— Task —
Set down each line of the listing below exactly as it is written.

— Source material —

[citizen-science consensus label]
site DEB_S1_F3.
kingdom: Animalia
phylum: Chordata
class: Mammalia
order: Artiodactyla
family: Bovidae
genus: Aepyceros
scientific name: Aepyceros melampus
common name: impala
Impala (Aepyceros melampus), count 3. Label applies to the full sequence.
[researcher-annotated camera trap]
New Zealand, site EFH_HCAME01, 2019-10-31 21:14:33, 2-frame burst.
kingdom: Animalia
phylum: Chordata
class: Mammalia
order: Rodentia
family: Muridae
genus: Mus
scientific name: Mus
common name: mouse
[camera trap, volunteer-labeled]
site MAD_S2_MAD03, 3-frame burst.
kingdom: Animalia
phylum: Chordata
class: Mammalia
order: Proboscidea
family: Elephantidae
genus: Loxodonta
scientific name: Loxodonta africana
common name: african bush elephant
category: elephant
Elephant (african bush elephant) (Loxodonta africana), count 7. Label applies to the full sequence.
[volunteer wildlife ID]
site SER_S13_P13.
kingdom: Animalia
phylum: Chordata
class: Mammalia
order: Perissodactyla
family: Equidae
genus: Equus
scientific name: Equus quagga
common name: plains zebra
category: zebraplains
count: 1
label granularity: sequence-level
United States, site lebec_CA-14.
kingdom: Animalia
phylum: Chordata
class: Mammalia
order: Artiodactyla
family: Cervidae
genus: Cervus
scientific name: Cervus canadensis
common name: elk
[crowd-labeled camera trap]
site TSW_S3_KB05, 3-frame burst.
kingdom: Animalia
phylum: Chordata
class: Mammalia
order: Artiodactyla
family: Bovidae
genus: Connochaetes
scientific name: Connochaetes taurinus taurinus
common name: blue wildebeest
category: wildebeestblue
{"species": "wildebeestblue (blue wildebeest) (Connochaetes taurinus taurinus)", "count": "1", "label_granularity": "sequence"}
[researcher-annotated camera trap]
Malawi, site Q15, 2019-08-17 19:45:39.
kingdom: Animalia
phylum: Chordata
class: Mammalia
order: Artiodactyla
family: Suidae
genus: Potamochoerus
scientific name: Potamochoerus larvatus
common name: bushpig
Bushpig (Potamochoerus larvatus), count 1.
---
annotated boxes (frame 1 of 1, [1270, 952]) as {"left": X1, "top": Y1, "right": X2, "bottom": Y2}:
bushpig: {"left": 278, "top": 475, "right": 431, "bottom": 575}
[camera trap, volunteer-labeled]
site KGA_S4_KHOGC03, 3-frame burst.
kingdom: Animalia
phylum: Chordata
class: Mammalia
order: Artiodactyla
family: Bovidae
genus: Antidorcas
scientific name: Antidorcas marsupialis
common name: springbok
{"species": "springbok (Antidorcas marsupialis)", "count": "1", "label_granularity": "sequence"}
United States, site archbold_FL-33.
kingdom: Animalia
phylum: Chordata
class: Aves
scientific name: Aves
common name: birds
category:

— Answer —
[citizen-science consensus label]
site DEB_S1_F3.
kingdom: Animalia
phylum: Chordata
class: Mammalia
order: Artiodactyla
family: Bovidae
genus: Aepyceros
scientific name: Aepyceros melampus
common name: impala
Impala (Aepyceros melampus), count 3. Label applies to the full sequence.
[researcher-annotated camera trap]
New Zealand, site EFH_HCAME01, 2019-10-31 21:14:33, 2-frame burst.
kingdom: Animalia
phylum: Chordata
class: Mammalia
order: Rodentia
family: Muridae
genus: Mus
scientific name: Mus
common name: mouse
[camera trap, volunteer-labeled]
site MAD_S2_MAD03, 3-frame burst.
kingdom: Animalia
phylum: Chordata
class: Mammalia
order: Proboscidea
family: Elephantidae
genus: Loxodonta
scientific name: Loxodonta africana
common name: african bush elephant
category: elephant
Elephant (african bush elephant) (Loxodonta africana), count 7. Label applies to the full sequence.
[volunteer wildlife ID]
site SER_S13_P13.
kingdom: Animalia
phylum: Chordata
class: Mammalia
order: Perissodactyla
family: Equidae
genus: Equus
scientific name: Equus quagga
common name: plains zebra
category: zebraplains
count: 1
label granularity: sequence-level
United States, site lebec_CA-14.
kingdom: Animalia
phylum: Chordata
class: Mammalia
order: Artiodactyla
family: Cervidae
genus: Cervus
scientific name: Cervus canadensis
common name: elk
[crowd-labeled camera trap]
site TSW_S3_KB05, 3-frame burst.
kingdom: Animalia
phylum: Chordata
class: Mammalia
order: Artiodactyla
family: Bovidae
genus: Connochaetes
scientific name: Connochaetes taurinus taurinus
common name: blue wildebeest
category: wildebeestblue
{"species": "wildebeestblue (blue wildebeest) (Connochaetes taurinus taurinus)", "count": "1", "label_granularity": "sequence"}
[researcher-annotated camera trap]
Malawi, site Q15, 2019-08-17 19:45:39.
kingdom: Animalia
phylum: Chordata
class: Mammalia
order: Artiodactyla
family: Suidae
genus: Potamochoerus
scientific name: Potamochoerus larvatus
common name: bushpig
Bushpig (Potamochoerus larvatus), count 1.
---
annotated boxes (frame 1 of 1, [1270, 952]) as {"left": X1, "top": Y1, "right": X2, "bottom": Y2}:
bushpig: {"left": 278, "top": 475, "right": 431, "bottom": 575}
[camera trap, volunteer-labeled]
site KGA_S4_KHOGC03, 3-frame burst.
kingdom: Animalia
phylum: Chordata
class: Mammalia
order: Artiodactyla
family: Bovidae
genus: Antidorcas
scientific name: Antidorcas marsupialis
common name: springbok
{"species": "springbok (Antidorcas marsupialis)", "count": "1", "label_granularity": "sequence"}
United States, site archbold_FL-33.
kingdom: Animalia
phylum: Chordata
class: Aves
scientific name: Aves
common name: birds
category:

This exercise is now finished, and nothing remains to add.